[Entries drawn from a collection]
▬▬▬▬▬▬

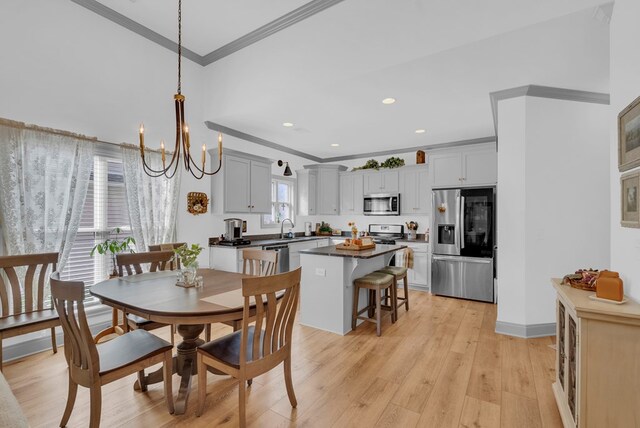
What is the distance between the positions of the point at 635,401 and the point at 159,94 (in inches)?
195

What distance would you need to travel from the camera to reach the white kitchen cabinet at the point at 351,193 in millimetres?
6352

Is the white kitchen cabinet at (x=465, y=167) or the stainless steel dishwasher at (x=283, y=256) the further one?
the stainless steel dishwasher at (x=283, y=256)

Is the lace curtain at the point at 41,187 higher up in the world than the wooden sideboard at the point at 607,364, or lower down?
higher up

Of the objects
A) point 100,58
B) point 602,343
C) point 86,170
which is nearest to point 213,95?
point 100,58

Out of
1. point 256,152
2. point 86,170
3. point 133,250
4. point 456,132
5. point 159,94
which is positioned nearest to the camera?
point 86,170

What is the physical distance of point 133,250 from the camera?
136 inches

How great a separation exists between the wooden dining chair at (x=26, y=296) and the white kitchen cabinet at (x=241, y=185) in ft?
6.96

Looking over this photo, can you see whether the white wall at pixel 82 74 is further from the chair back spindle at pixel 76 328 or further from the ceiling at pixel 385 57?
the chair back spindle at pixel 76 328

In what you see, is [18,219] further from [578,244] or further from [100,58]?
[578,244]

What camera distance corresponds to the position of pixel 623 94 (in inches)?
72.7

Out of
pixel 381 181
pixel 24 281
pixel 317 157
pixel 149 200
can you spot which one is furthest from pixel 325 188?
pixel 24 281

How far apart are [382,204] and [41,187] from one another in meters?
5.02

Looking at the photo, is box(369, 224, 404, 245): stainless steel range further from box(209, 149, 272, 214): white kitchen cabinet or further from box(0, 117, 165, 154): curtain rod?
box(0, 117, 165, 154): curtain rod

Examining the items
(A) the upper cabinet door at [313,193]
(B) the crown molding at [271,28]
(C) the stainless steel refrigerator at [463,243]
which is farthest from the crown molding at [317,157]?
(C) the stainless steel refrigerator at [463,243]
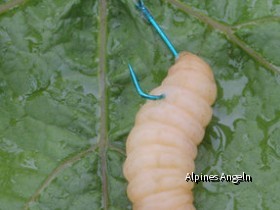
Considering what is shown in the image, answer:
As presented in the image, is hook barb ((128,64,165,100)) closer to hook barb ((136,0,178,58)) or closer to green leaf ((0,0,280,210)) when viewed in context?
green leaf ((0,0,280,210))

▬▬▬▬▬▬

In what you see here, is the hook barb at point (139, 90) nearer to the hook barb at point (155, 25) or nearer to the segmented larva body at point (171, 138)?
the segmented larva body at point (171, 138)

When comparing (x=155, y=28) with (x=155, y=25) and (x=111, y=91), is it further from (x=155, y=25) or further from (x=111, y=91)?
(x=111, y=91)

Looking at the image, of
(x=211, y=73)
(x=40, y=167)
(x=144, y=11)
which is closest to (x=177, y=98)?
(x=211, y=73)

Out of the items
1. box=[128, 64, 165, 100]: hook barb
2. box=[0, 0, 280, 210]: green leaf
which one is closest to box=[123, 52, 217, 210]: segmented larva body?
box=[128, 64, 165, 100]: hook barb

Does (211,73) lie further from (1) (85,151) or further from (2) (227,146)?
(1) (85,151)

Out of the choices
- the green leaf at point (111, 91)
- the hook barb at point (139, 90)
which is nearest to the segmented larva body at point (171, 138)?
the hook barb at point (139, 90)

▬▬▬▬▬▬

**Stated goal:** How many lines in the items above contain the string "steel", matching case exactly? Give only the number.

**Written response:** 5